* The exercise
Can you rewrite the rows as a JSON list of strings, one string per line and with blank lines omitted, from the line containing "What is the distance" through the end of the rows, both ends included?

▼

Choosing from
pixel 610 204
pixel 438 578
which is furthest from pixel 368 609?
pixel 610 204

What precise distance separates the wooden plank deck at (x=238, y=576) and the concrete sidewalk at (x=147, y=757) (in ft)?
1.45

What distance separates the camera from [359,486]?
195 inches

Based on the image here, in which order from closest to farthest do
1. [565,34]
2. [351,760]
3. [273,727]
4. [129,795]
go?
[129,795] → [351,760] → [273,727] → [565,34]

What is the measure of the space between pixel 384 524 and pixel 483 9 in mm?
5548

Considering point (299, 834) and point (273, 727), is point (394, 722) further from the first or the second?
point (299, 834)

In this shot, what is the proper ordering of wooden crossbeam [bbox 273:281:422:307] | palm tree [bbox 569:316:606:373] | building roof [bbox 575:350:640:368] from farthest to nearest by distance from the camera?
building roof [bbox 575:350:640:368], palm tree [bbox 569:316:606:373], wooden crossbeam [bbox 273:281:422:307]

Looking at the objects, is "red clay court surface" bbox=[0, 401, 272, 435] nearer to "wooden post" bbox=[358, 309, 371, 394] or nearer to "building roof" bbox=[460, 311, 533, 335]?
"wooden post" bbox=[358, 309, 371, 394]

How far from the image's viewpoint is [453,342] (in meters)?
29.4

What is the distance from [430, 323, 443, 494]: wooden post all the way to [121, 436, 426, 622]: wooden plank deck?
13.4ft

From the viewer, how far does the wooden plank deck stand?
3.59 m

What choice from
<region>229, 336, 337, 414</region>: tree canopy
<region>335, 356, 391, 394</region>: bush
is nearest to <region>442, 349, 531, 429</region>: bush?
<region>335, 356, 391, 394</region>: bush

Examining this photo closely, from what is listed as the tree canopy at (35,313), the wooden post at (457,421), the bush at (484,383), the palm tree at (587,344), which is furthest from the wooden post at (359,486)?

▲

* Result of this exercise
[
  "What is the distance from [430, 323, 443, 494]: wooden post all the way to [121, 436, 426, 622]: wooden plank deck?",
  "13.4ft",
  "From the viewer, how far does the wooden plank deck stand?",
  "3.59 m",
  "What choice from",
  "<region>229, 336, 337, 414</region>: tree canopy",
  "<region>335, 356, 391, 394</region>: bush",
  "is nearest to <region>442, 349, 531, 429</region>: bush?",
  "<region>335, 356, 391, 394</region>: bush",
  "Examining this photo closely, from what is listed as the tree canopy at (35,313), the wooden post at (457,421), the bush at (484,383), the palm tree at (587,344), which is furthest from the wooden post at (359,486)?"
]